WORK REQUEST: Copy, word for word, the line containing "Photo of 25400" and each line that follows it in the entries below; pictures do not belong in the copy.
SOURCE DATA section start
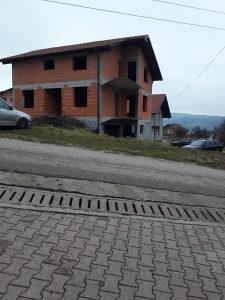 Kuća Banja Luka sa 500kvadrata zemlje.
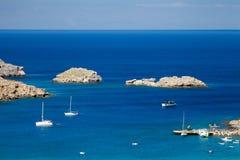 Naves en la laguna azul mediterránea Acantilados rocosos griegos y t Imagen de archivo libre de regalías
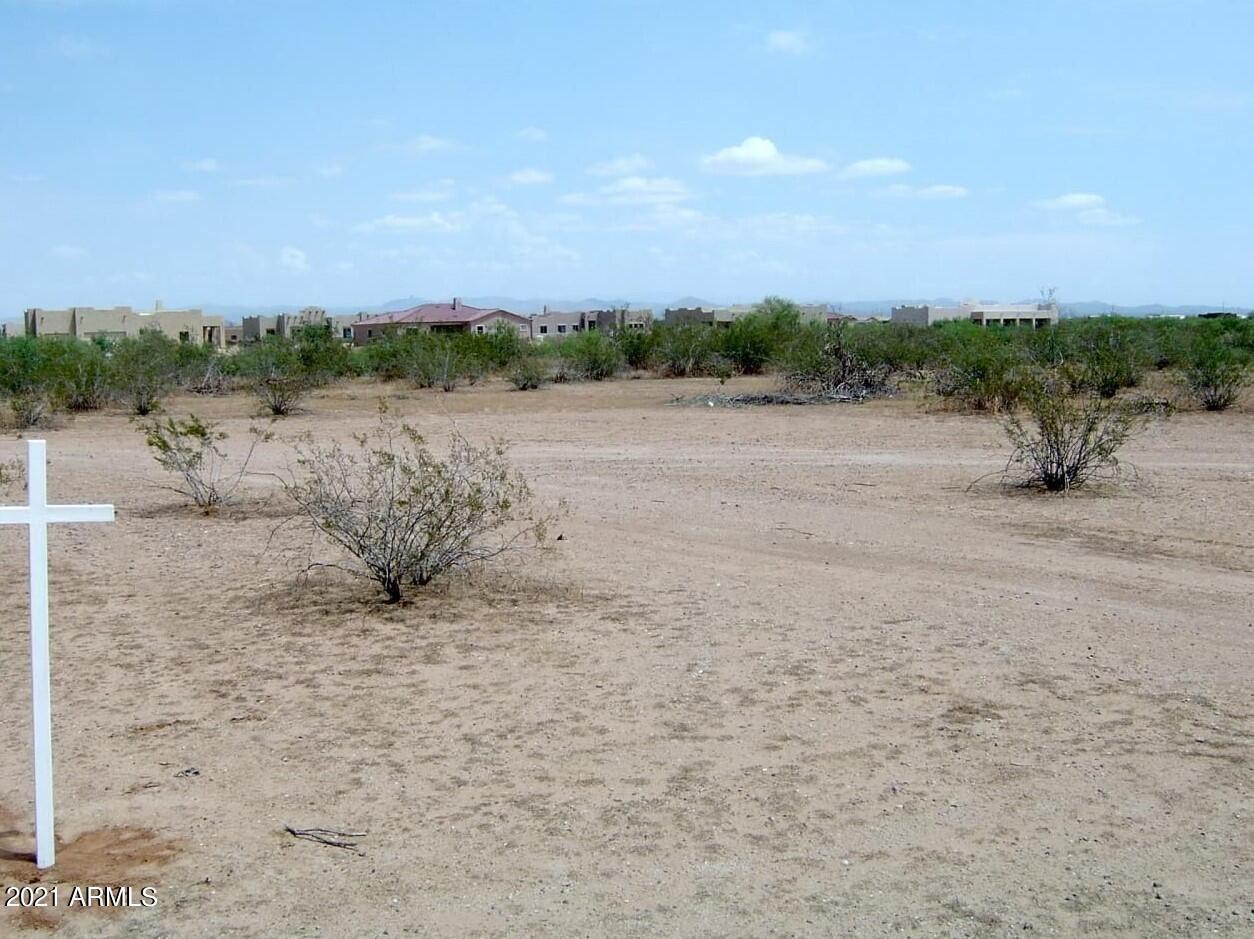 Photo of 25400 W PATTON Road, Wittmann, AZ 85361 (MLS # 6291342)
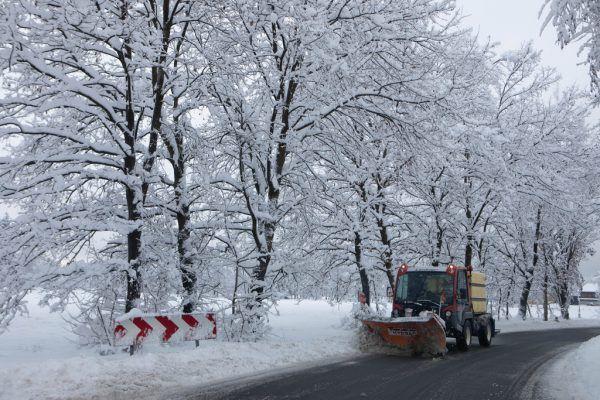 Der Schneefall ließ am Freitag nach. Die Aufräumarbeiten dauerten jedoch noch an.Hartinger, Steurer (2)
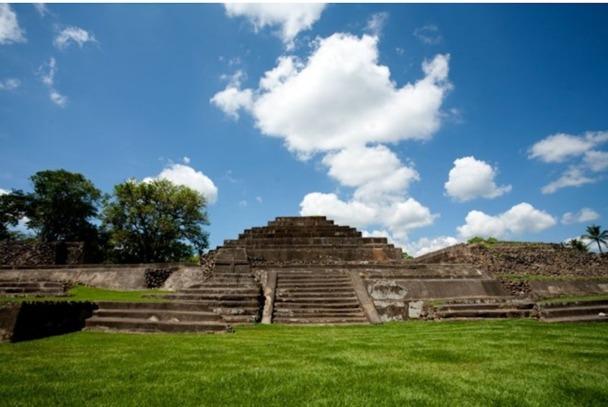 Joya de Ceren, un site archéologique classé au patrimoine mondial de l'UNESCO, surnommé le Pompéi d'Amérique-DR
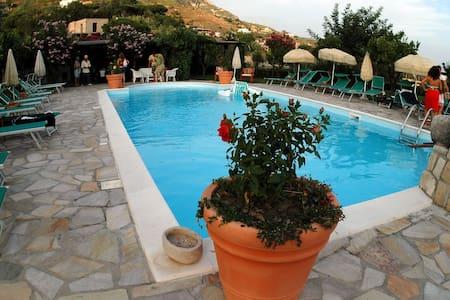Appartamento con giardino e piscina - Сант-Анджело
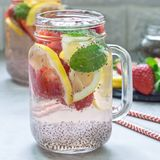Gezonde het zaaddrank van detoxchia met aardbei, citroen en munt in glaskruik, vierkant formaat royalty-vrije stock afbeeldingen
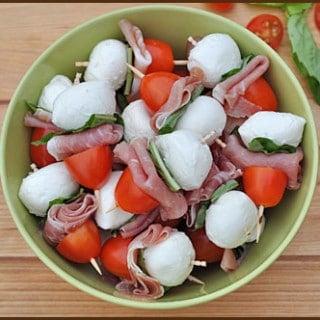 Mini Mozzarella and Prosciutto Skewers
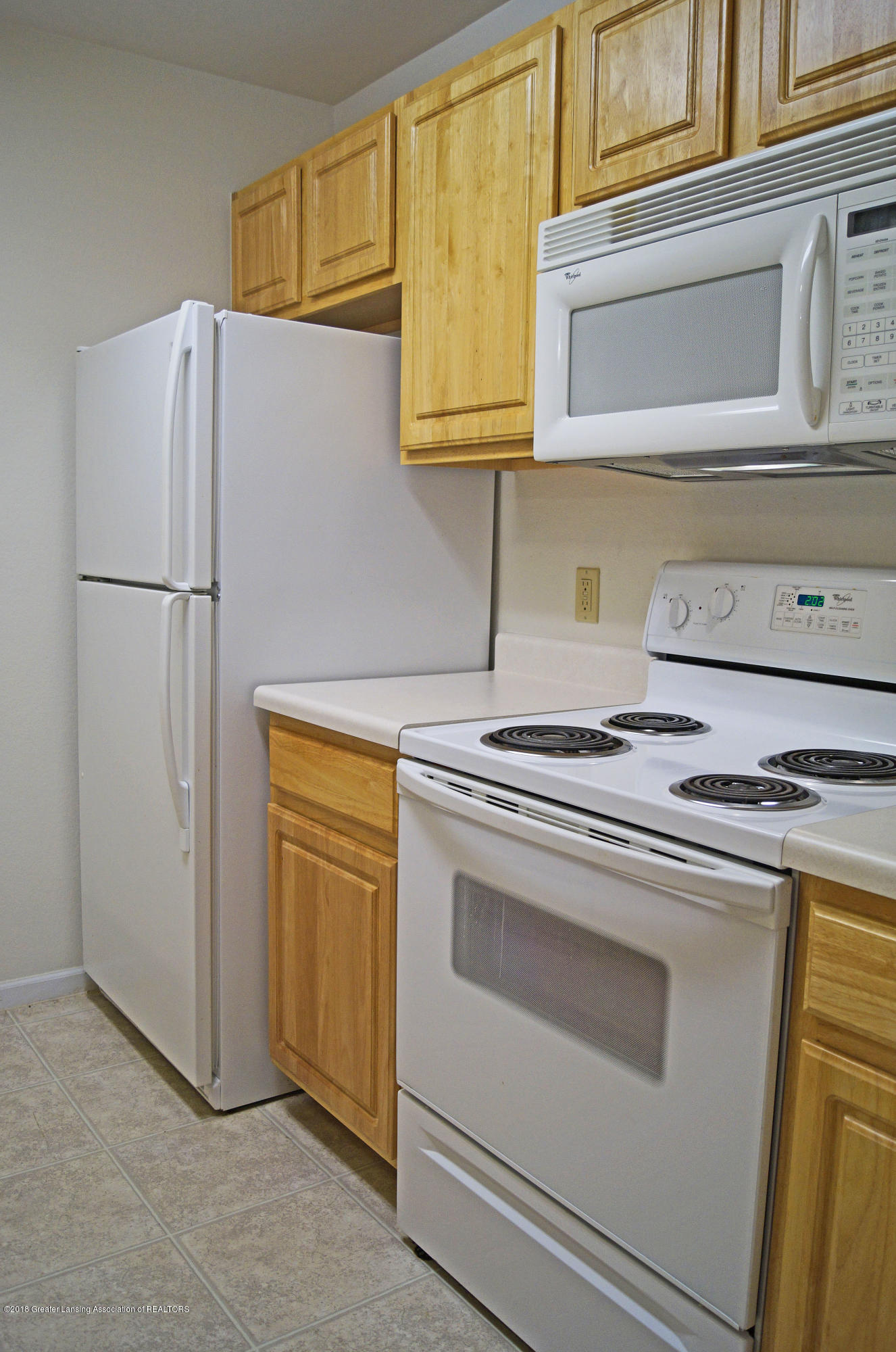 338 W Saginaw St UNIT 9 - Kitchen - 8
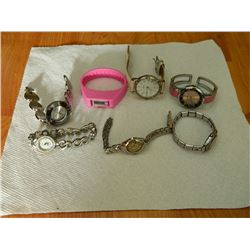 BAG OF ASSORTED WATCHES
SOURCE DATA section end
ANSWER TO THE PROBLEM:
 Photo of 25400 W PATTON Road, Wittmann, AZ 85361 (MLS # 6291342)
 Der Schneefall ließ am Freitag nach. Die Aufräumarbeiten dauerten jedoch noch an.Hartinger, Steurer (2)
 Joya de Ceren, un site archéologique classé au patrimoine mondial de l'UNESCO, surnommé le Pompéi d'Amérique-DR
Appartamento con giardino e piscina - Сант-Анджело
Gezonde het zaaddrank van detoxchia met aardbei, citroen en munt in glaskruik, vierkant formaat royalty-vrije stock afbeeldingen
 Mini Mozzarella and Prosciutto Skewers
 338 W Saginaw St UNIT 9 - Kitchen - 8
 BAG OF ASSORTED WATCHES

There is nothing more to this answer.